Assignment
Beginning at the line containing "United States, site lebec_CA-18." in the material below and ending at the line containing "common name: domestic cow", return each line exactly and add nothing.

##### Given entries #####

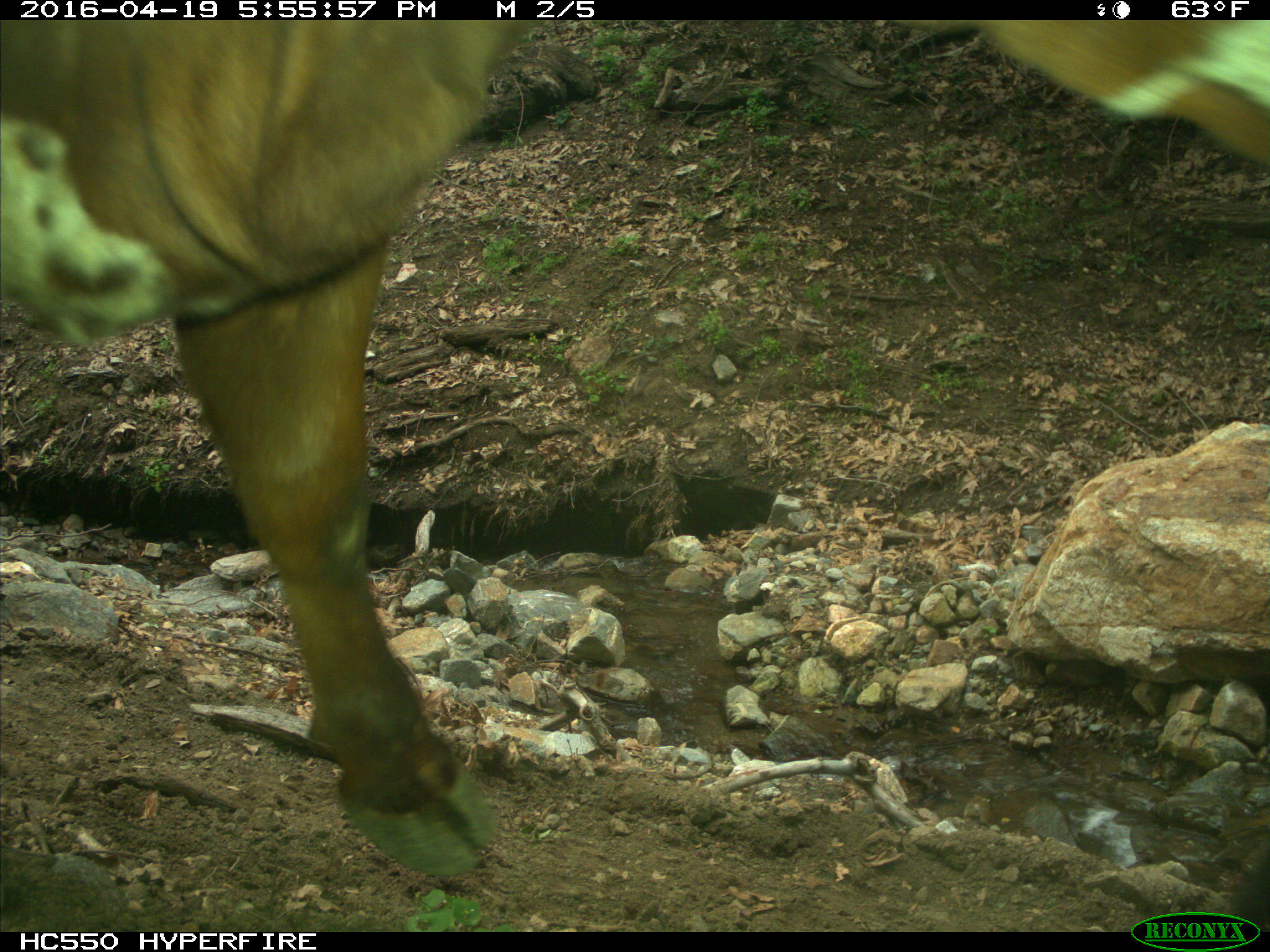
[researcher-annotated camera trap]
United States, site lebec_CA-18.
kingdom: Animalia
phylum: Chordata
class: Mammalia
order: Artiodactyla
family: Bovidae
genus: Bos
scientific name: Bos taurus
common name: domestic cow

#####
##### Given entries #####

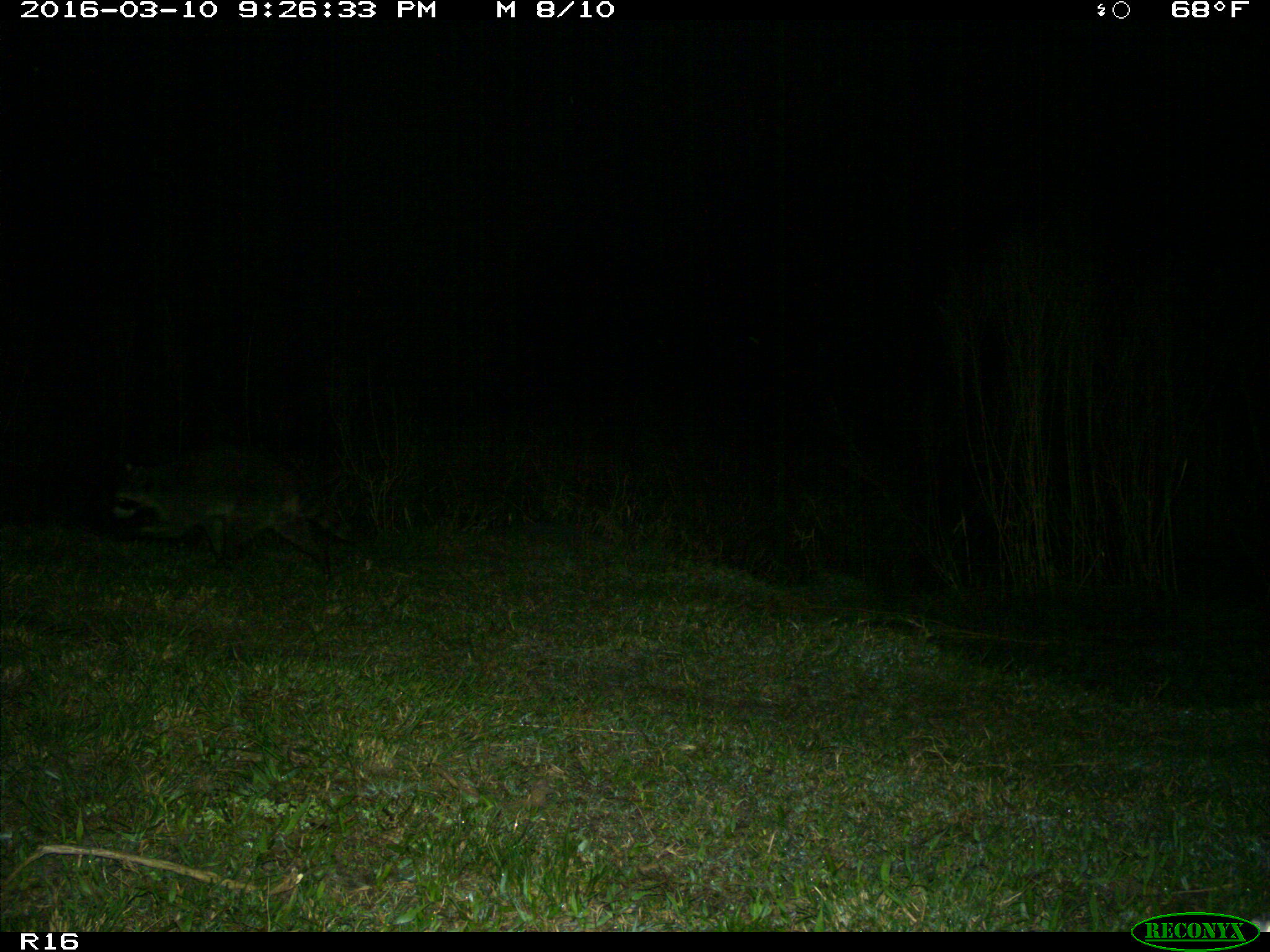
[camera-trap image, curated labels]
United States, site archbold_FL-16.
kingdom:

#####
##### Given entries #####

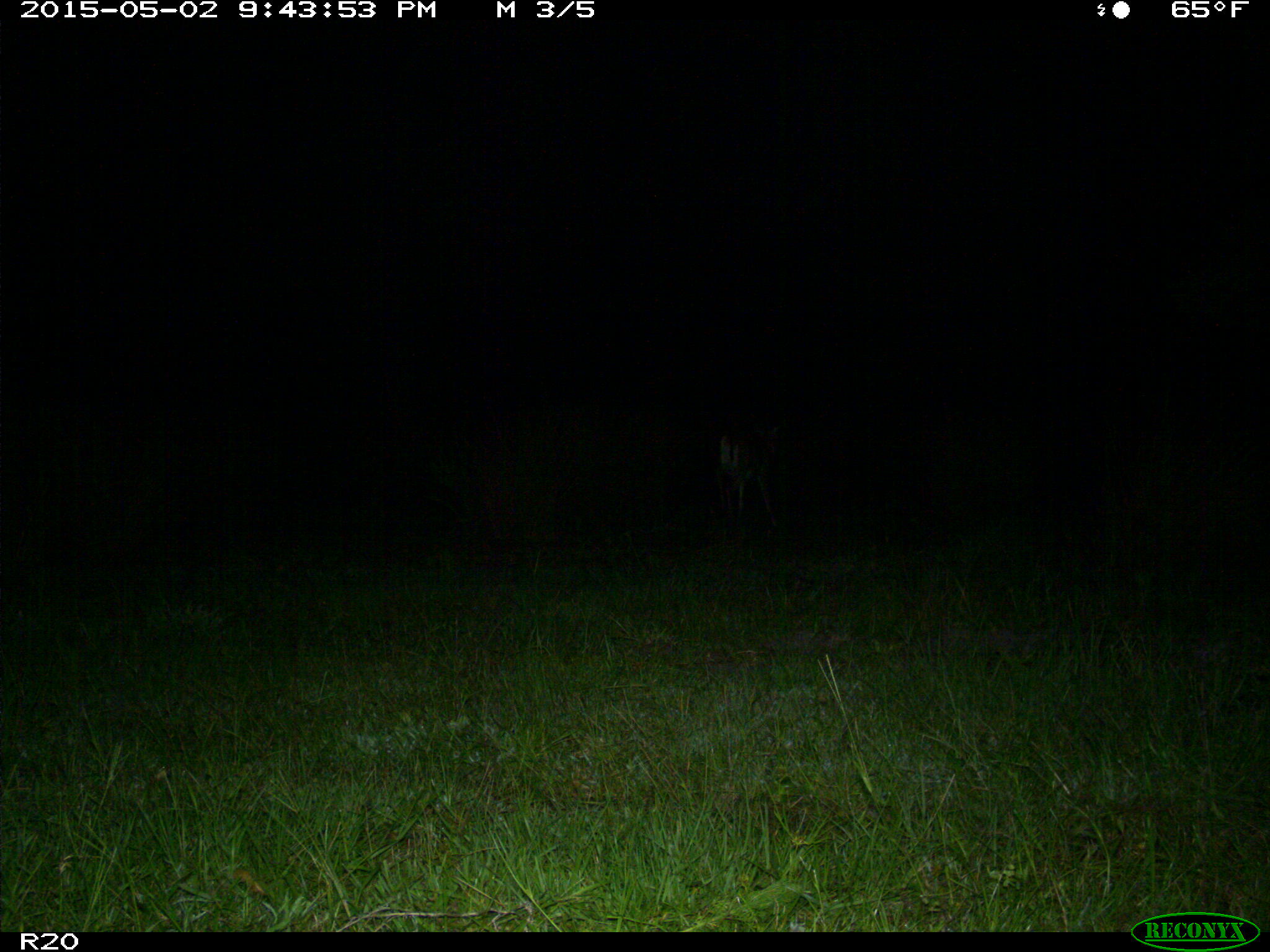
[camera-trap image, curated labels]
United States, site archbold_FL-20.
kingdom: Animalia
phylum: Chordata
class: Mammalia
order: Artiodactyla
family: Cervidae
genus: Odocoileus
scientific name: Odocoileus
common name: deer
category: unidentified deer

#####

Problem solution
United States, site lebec_CA-18.
kingdom: Animalia
phylum: Chordata
class: Mammalia
order: Artiodactyla
family: Bovidae
genus: Bos
scientific name: Bos taurus
common name: domestic cow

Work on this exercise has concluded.